# Movie Recommender System

**TF-IDF is used in [the case document is as dimension](words-as-vectors-document-dimensions)
and [the case term document matrix](term-document-matrix).**

In this section, we will use TF-IDF and cosine similarity to build a recommender system for movies. 

In [4]:
from collections import OrderedDict

import numpy as np
import pandas as pd
from datasets import load_dataset
from rich.pretty import pprint
from sklearn.feature_extraction.text import TfidfVectorizer
from sklearn.metrics.pairwise import cosine_similarity, linear_kernel
from datetime import datetime

Let's load the data and take a look at it.

In [5]:
# Load the IMDb movie reviews dataset
dataset = load_dataset("SandipPalit/Movie_Dataset")

Found cached dataset csv (/Users/gaohn/.cache/huggingface/datasets/SandipPalit___csv/SandipPalit--Movie_Dataset-83bb53eb261b0039/0.0.0/6b34fb8fcf56f7c8ba51dc895bfa2bfbe43546f190a60fcf74bb5e8afdcc2317)


  0%|          | 0/1 [00:00<?, ?it/s]

Let's take all data after the `Year=2000`.

In [6]:
YEAR = 2000

dataset_cutoff = dataset.filter(lambda example: datetime.strptime(example["Release Date"], "%Y-%m-%d").year > YEAR)
dataset_cutoff

Loading cached processed dataset at /Users/gaohn/.cache/huggingface/datasets/SandipPalit___csv/SandipPalit--Movie_Dataset-83bb53eb261b0039/0.0.0/6b34fb8fcf56f7c8ba51dc895bfa2bfbe43546f190a60fcf74bb5e8afdcc2317/cache-941befd870621f22.arrow


DatasetDict({
    train: Dataset({
        features: ['Release Date', 'Title', 'Overview', 'Genre', 'Vote Average', 'Vote Count'],
        num_rows: 46064
    })
})

To get the dataset, we need to call the key `train`, obtaining our `train_dataset`.

We will convert the `train_dataset` to a dataframe and take a look at it.

In [7]:
train_dataset = dataset_cutoff["train"]
print(f"Number of training examples: {len(train_dataset)}")

df_train = train_dataset.to_pandas()
df_train.head()

Number of training examples: 46064


Unnamed: 0,Release Date,Title,Overview,Genre,Vote Average,Vote Count
0,2001-01-01,Slashers,Japan's number one extreme reality show is hav...,"['Horror', 'Thriller']",5.5,48
1,2001-01-01,Serial Killers: The Real Life Hannibal Lecters,This documentary examines a selection of real ...,['Documentary'],7.0,13
2,2001-01-08,The Proposal,An undercover cop lets his job get personal wh...,"['Drama', 'Thriller']",6.7,10
3,2001-01-18,Super Troopers,"Five bored, occasionally high and always ineff...","['Comedy', 'Crime', 'Mystery']",6.6,856
4,2001-01-22,Enigma,The story of the WWII project to crack the cod...,"['Mystery', 'Drama', 'Thriller', 'Romance', 'W...",6.4,222


We are interested in the `Overview` column, which contains the movie description and reviews.
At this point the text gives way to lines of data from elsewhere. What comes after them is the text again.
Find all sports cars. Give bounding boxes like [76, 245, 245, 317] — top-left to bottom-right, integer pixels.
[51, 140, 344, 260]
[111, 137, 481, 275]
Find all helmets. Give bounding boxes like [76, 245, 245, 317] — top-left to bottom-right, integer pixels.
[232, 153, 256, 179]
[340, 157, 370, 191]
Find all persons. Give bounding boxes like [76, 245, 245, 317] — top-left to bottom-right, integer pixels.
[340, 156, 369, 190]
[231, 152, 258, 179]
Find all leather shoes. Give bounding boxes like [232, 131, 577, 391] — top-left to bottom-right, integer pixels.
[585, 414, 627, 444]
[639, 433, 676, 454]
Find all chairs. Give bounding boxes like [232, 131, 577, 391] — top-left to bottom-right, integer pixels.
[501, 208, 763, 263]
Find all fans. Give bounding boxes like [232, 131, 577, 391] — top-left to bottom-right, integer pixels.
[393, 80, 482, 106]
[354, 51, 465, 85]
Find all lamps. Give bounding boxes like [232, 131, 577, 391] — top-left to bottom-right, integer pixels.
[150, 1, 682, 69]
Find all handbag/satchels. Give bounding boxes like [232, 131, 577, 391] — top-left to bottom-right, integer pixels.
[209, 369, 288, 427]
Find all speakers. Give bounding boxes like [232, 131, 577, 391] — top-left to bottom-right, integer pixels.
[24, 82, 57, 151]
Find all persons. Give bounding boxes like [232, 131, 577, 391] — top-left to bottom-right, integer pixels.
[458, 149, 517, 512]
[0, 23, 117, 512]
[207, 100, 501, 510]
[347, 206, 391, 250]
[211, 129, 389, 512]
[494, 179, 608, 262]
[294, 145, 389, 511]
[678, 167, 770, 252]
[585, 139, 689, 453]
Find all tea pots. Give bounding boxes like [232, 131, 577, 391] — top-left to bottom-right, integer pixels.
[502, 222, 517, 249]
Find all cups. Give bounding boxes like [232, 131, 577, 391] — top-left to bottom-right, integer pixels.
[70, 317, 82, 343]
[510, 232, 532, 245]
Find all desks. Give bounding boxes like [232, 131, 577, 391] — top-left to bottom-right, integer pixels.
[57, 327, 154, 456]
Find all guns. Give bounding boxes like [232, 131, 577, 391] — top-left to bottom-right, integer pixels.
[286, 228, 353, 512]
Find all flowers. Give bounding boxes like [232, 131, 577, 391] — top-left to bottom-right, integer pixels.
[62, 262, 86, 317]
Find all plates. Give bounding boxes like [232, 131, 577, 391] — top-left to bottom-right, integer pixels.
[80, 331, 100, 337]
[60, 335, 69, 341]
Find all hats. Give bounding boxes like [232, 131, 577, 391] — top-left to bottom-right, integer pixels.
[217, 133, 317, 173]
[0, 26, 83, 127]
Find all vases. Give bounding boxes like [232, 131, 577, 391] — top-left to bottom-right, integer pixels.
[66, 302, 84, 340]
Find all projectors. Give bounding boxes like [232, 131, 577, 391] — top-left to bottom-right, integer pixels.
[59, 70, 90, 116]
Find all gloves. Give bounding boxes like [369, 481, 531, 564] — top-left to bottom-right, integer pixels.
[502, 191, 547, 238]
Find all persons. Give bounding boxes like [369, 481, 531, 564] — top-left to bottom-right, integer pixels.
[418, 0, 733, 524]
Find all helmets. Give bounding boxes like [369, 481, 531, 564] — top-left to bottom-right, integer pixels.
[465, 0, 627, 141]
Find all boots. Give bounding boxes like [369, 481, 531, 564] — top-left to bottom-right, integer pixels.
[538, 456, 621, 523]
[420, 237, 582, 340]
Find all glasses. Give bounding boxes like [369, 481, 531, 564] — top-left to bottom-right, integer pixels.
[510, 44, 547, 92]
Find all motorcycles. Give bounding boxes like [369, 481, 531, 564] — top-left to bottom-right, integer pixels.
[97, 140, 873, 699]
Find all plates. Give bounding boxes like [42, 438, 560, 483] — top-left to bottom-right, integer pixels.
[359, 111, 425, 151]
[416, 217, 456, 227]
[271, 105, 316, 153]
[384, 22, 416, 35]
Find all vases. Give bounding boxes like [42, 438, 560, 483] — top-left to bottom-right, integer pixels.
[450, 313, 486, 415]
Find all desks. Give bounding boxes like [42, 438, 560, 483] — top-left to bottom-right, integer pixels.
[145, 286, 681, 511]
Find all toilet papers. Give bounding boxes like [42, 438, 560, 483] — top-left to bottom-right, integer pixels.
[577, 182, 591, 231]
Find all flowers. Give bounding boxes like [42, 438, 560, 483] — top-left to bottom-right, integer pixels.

We define `X_train` to be the array containing all the reviews (`Overview` column).

We will be less pedantic and not split a validation set.

In [8]:
X_train = train_dataset["Overview"]
X_train = np.array(X_train)

We will use the `TfidfVectorizer` from `sklearn` to convert the text to a matrix of TF-IDF features.
This process can be treated as a **feature extraction** step.

In [10]:
# Initialize an instance of tf-idf Vectorizer
tfidf_vectorizer = TfidfVectorizer(stop_words="english")

# Generate the tf-idf vectors for the corpus
X_train_tfidf = tfidf_vectorizer.fit_transform(X_train)
print(X_train_tfidf.shape)

(46064, 73634)


The shape tells us we have $D = 34,552$ documents and $T = 61,460$ unique words.

In [17]:
len(tfidf_vectorizer.vocabulary_)

73634

We will use the `cosine_similarity` function from `sklearn.metrics.pairwise` to compute the cosine similarity between all movies.

This means computing the cosine similarity between each document and all other documents in the corpus.

Note that `cosine_similarity` takes in a matrix of `n_samples` by `n_features` and returns a matrix of `n_samples` by `n_samples`.
So in our example, the documents should correspond to the rows and the features should correspond to the columns.

In [13]:
%%time
# compute and print the cosine similarity matrix
cosine_sim = cosine_similarity(X_train_tfidf, X_train_tfidf)
print(cosine_sim.shape)

(46064, 46064)
CPU times: user 20.7 s, sys: 23 s, total: 43.6 s
Wall time: 1min 3s


In [14]:
%%time
# compute and print the cosine similarity matrix
cosine_sim_linear_kernel = linear_kernel(X_train_tfidf, X_train_tfidf)
print(cosine_sim_linear_kernel.shape)

(46064, 46064)
CPU times: user 22.3 s, sys: 23.2 s, total: 45.5 s
Wall time: 1min 8s


It is also known that `linear_kernel` has faster computation for very sparse and large
TF-IDF matrices. They produce the same results.

Next, how to interpret the cosine similarity matrix operated on the TF-IDF matrix?

As mentioned earlier, the cosine similarity assumes your input is in the shape of `n_samples` by `n_features`.
corresponding to the number of documents the number of unique words respectively.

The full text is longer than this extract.